48. We must give up all external fears. But the internal foes we must always fear. We are rightly afraid of animal passion, anger, and the like. External fears cease of their own accord, when once we have conquered these traitors within the camp. All such fears revolve round the body as the centre, and will, therefore, disappear as soon as one gets rid of attachment for the body. ‘We thus find that all external fear is the baseless fabric of our own vision. Fear has no place in our hearts, when we have shaken off the attachment for wealth, for family and for the body. Nothing whatever in the world is ours. Even we ourselves are His. When we cease to be masters, and reduce ourselves to the rank of servants, humbler than the very dust under our feet, all fears will roll away like must; we shall attain ineffable peace, and see Satyanarayana (the God of Truth) face to face. –YM, 43.

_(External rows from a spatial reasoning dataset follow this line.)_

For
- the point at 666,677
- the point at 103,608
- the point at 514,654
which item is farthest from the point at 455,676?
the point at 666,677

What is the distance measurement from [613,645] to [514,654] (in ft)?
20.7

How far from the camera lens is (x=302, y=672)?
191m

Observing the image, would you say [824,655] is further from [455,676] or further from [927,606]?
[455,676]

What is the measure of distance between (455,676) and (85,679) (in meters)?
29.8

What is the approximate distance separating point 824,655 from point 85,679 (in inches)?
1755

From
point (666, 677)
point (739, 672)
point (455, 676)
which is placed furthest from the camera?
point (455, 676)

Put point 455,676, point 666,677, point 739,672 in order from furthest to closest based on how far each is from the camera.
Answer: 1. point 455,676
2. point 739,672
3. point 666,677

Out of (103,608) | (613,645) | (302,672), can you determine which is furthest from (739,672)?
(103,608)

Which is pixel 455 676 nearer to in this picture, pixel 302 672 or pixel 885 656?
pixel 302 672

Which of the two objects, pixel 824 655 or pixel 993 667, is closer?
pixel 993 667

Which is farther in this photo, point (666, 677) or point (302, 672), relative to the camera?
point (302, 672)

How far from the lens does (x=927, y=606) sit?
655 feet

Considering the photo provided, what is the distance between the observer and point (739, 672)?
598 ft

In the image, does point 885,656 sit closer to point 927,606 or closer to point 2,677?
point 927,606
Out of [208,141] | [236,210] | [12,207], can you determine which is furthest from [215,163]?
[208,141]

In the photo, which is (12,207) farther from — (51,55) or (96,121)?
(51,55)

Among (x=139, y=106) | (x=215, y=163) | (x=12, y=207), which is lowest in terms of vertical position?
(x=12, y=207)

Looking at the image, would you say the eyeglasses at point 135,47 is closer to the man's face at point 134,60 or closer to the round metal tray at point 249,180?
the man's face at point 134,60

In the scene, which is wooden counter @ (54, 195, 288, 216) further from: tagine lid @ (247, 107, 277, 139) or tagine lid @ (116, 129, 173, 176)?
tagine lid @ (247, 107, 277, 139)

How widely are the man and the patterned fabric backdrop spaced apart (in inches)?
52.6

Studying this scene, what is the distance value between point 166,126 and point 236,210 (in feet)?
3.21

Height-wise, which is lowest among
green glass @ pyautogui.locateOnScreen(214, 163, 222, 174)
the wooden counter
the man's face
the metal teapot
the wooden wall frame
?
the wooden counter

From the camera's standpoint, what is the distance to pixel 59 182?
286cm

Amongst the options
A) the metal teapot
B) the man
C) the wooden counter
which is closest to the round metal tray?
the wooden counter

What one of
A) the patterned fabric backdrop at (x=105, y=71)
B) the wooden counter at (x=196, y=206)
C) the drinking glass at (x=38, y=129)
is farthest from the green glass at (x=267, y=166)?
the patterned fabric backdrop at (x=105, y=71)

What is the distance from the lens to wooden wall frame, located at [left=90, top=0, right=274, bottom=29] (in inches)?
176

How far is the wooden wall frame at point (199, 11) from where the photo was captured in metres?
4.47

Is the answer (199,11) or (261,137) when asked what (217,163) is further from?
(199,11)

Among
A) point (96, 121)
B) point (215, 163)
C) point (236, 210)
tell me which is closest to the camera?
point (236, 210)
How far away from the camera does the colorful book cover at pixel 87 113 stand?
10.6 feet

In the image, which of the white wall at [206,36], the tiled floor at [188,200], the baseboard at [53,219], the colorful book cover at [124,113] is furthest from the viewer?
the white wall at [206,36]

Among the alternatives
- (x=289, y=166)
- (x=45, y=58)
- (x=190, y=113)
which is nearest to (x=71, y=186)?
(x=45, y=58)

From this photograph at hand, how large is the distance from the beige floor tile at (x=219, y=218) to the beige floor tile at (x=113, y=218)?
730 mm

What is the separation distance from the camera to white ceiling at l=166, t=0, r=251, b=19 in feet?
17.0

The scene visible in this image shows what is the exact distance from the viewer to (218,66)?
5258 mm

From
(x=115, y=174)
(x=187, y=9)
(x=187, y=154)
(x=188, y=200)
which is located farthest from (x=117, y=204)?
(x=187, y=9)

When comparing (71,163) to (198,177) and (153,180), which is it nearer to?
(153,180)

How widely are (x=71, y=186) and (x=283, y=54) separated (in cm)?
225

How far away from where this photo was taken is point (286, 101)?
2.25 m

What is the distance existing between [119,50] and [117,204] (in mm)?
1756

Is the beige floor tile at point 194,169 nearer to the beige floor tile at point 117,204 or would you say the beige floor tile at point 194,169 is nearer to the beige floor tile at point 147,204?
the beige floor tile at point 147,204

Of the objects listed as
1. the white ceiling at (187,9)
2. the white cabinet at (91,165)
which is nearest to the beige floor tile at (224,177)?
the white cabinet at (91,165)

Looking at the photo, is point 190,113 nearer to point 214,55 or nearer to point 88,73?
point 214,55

49. The pursuit of Truth is true bhakti (devotion). It is the path that leads to God, and, therefore, there is no place in it for cowardice, no place for defeat. It is the talisman by which death itself becomes the portal to life eternal. –YM,. 5

50. just as one must learn the art of killing in the training for violence, so one must learn the art of dying in the training for nonviolence. Violence does not mean emancipation from fear, but discovering the means of combating the cause of fear. Nonviolence, on the other hand, has no cause for fear. The votary of nonviolence has to cultivate the capacity for sacrifice of the highest type in order to be free from fear. He recks not if he should lose his land, his wealth, his life. He who has not overcome all fear cannot practice ahimsa to perfection. The votary of ahimsa has only one fear, that is of God. He who seeks refuge in God ought to have a glimpse of the Atman that transcends the body; and the moment one has a glimpse of the Imperishable Atman one sheds the love of the perishable body. Training in nonviolence is thus diametrically opposed to training in violence. Violence is needed for the protection of things external, nonviolence is needed for the protection of the Atman, for the protection of one’s honour.—H, I-9-40, 268.


51. If we are to be non-violent, we must then not wish for anything on this earth which the meanest or the lowest of human beings cannot have.—Ceylon, 132.

52. Possession implies provision for the future. A seeker after Truth, a follower of the law of Love cannot hold anything against tomorrow. God never stores for the morrow; He never creates more than what is strictly needed for the moment. If, therefore, we repose faith in His providence, we should rest assured that He will give us every day our daily bread, meaning everything that we require. Perfect fulfillment of the ideal of Non-possession requires that man should, like the birds, have no roof over his head, no clothing and no stock of food for the morrow. He will indeed need his daily bread, but it will be God’s business, and not his, to provide for it .-YM, 34.